I just finished prototyping a project that uses the ChatGPT API, and I used its function call feature to streamline my code. However, I didn't find much online about how to use this feature with the NodeJS openai library, so I thought I'd do a write up on that here.

The function call feature allows you to describe a function to ChatGPT, and get a JSON string in return with arguments which you can then use to call that function. Note that ChatGPT will not actually call the function itself as part of this API - instead it returns JSON which you need to then parse, validate, and then use to call the function yourself later in your code.

The basics

This tutorial assumes you've set up your configuration already, which will look something like this:

const { Configuration, OpenAIApi } = require('openai')
const configuration = new Configuration({
  apiKey: process.env.OPENAI_API_KEY,
})
const openai = new OpenAIApi(configuration)

Now, you have an openai object which you can use to make the API calls.

Now, to make an API call, you'll be making a call to createChatCompletion() which looks something like this:

  const completion = await openai.createChatCompletion({
    model: 'gpt-3.5-turbo',
    messages: [
      {
        role: 'user',
        content: `Grade the following homework answer with a grade from 0 to 100. Add some comments on the student's work. Homework question: ${question} Homework answer: ${answer}`
      }
    ],
    functions: [
       // ... your functions will be described here!
    ]
 })

First, you'll specify the model, and then you'll specify the messages you want to send to ChatGPT. You can give it some instructions in this message about the function you want it to call. This tutorial will focus on the function part, so I won't go into further detail about the rest here.

For this simple example, imagine we are asking ChatGPT to act as a grader for a homework question and answer given by a student. We'll ask it to grade the assignment, and then return JSON that can be used to call the following function:

const gradeAssignment = (grade, comments) => {
  // ... code that processes the grade and comments
}

Describing functions

The next item, functions, should be an array where each element is an object describing a function that can be called. First, the object will contain a name and description of the function:

   functions: [
     {
       name: "gradeAssignment",
       description: "Grades the homework assignment",
       parameters: {
         'type': 'object',
     'properties': {
       // ... 
     }
       }
     }
   ]

The third item, parameters, is an object that describes what inputs the function takes. Function parameters are described using JSON Schema, and the top level must be type "object". One way to think about it is that the Schema describes an object whose properties are the function inputs.

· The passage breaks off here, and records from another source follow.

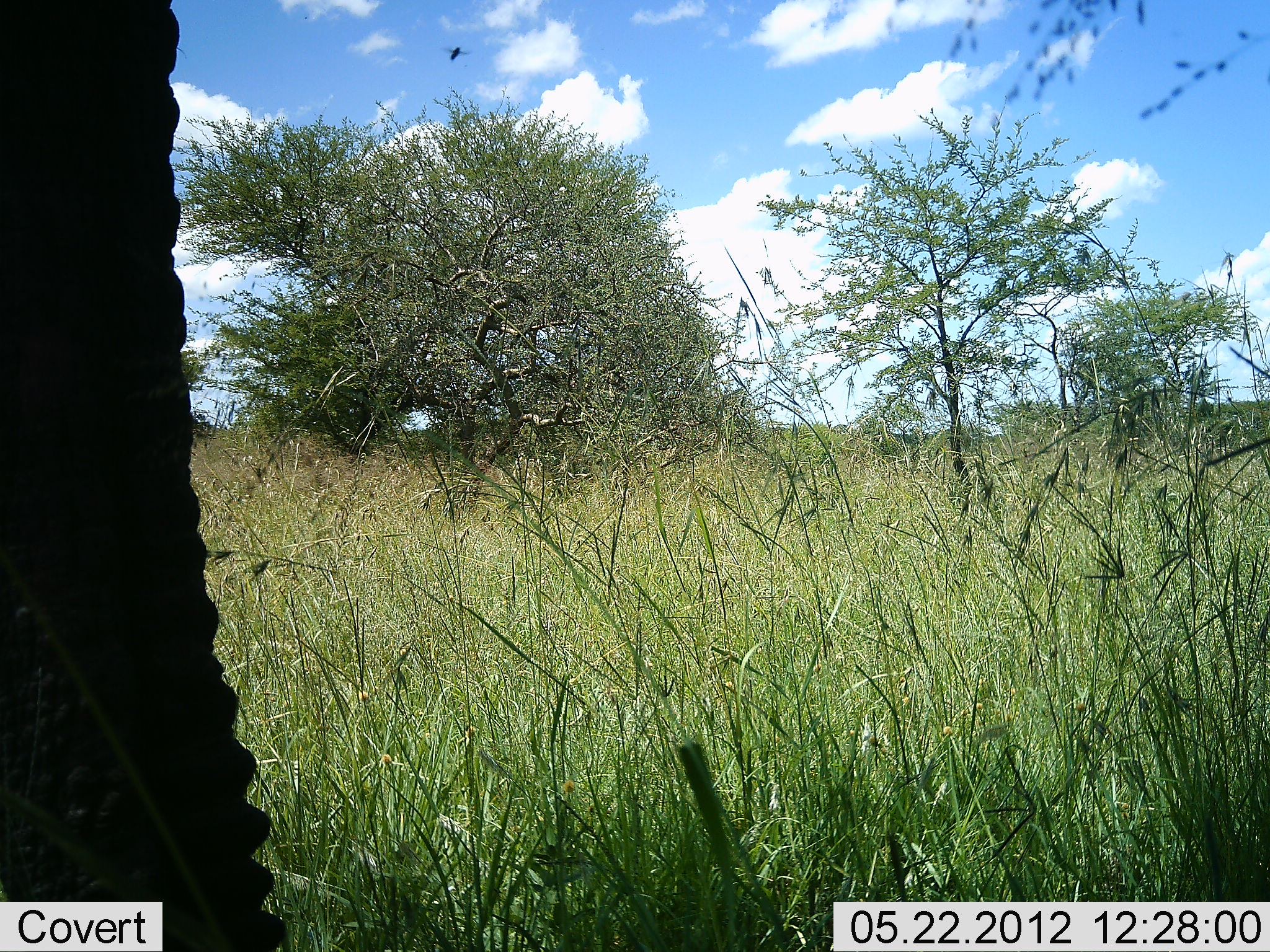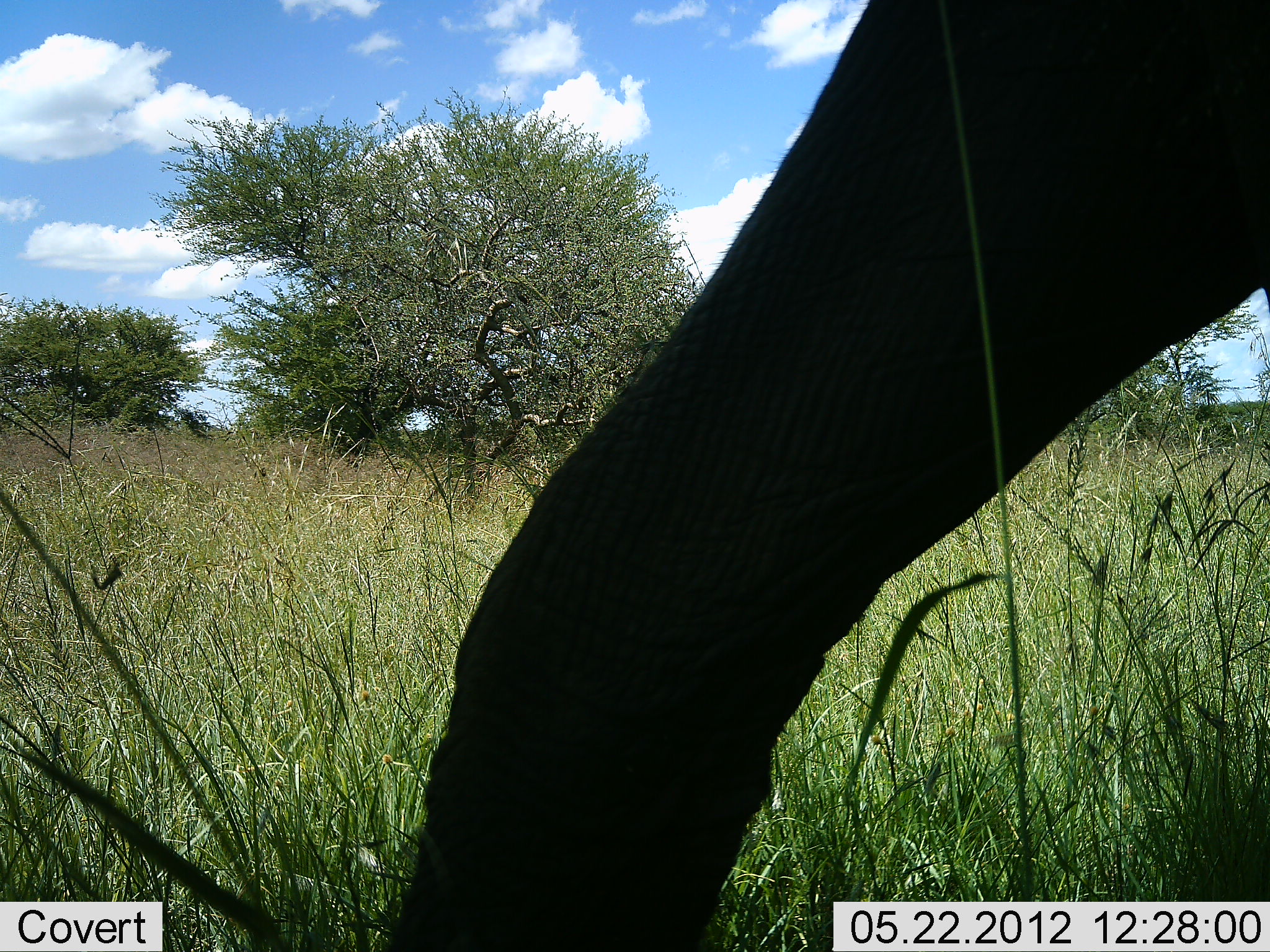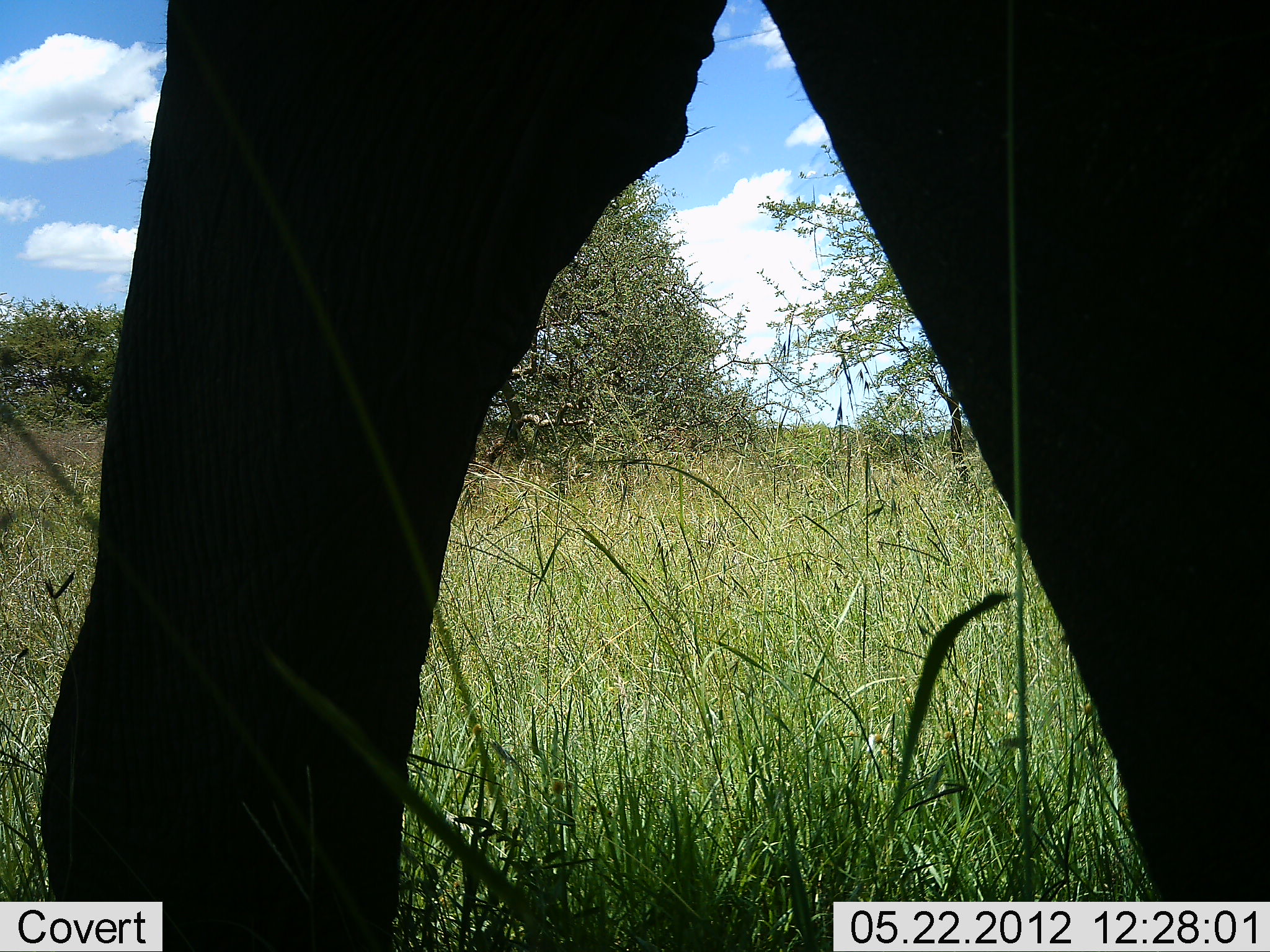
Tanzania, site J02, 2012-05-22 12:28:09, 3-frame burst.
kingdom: Animalia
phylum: Chordata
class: Mammalia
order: Proboscidea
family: Elephantidae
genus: Loxodonta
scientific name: Loxodonta africana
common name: african bush elephant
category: elephant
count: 1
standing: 0%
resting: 0%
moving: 80%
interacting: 0%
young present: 0%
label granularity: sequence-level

Our gradeAssignment() function takes two inputs, an integer grade, and a string comments. We use the JSON Schema Reference in the link above to find out how to represent these types. We list them under properties like this:

'properties': {
  'grade': {
    'type': 'integer',
    'description': 'The grade for the assignment, between 0 and 100'
  },
  'comments': {
    'type': 'string',
    'description': 'Additional comments on the student work'
  }
}

Our full code will now look like this:

  const completion = await openai.createChatCompletion({
    model: 'gpt-3.5-turbo',
    messages: [
      {
        role: 'user',
        content: `Grade the following homework answer with a grade from 0 to 100. Add some comments on the student's work. Homework question: ${question} Homework answer: ${answer}`
      }
    ],
    functions: [
      {
        name: "gradeAssignment",
        description: "Grades the homework assignment",
        parameters: {
          'type': 'object',
          'properties': {
            'grade': {
              'type': 'integer',
              'description': 'The grade for the assignment, between 0 and 100'
            },
            'comments': {
              'type': 'string',
              'description': 'Additional comments on the student work'
            }     
      }
        }
      }
    ]
 })

As you can see, it gets very nested, but hopefully you can understand it since we've broken it down step by step.

Getting the response

The code above asynchronously calls the API and gets the result in the variable completion. Now, it's relatively simple to use this result.

(The OpenAI API Reference describes the structure of the result you will get here, but that doesn't contain a function calling example. The function calling result is described by the code example here. This is a bit hard to understand, so I'll just explain what you need to do.)

First, get the completion response:

const completionResponse = completion.data.choices[0].message

Now, if completionResponse.function_call exists, then that means ChatGPT wanted to call a function. completionResponse.function_call.arguments will give you the arguments as a JSON string, which you'll want to parse using JSON.parse().

if(completionResponse.function_call) {
  const arguments = JSON.parse(completionResponse.function_call.arguments)
}

Now, you can call the function like this:

gradeAssignment(arguments.grade, arguments.comments)

And that's it!

Further notes

Multiple functions

You can also give ChatGPT multiple functions to choose from. As mentioned above, functions in your request is an array describing all of the functions we can call. Additional functions will be described the same way, and simply added to this array.

When parsing the response, completionResponse.function_call.name will give you the name of the function it wants to call.

Using without calling a function

As you may have figured out, this API feature can also be used to get a response from ChatGPT in an easy JSON format. You can use its returned JSON for anything - the function you describe to it does not actually have to exist in your code.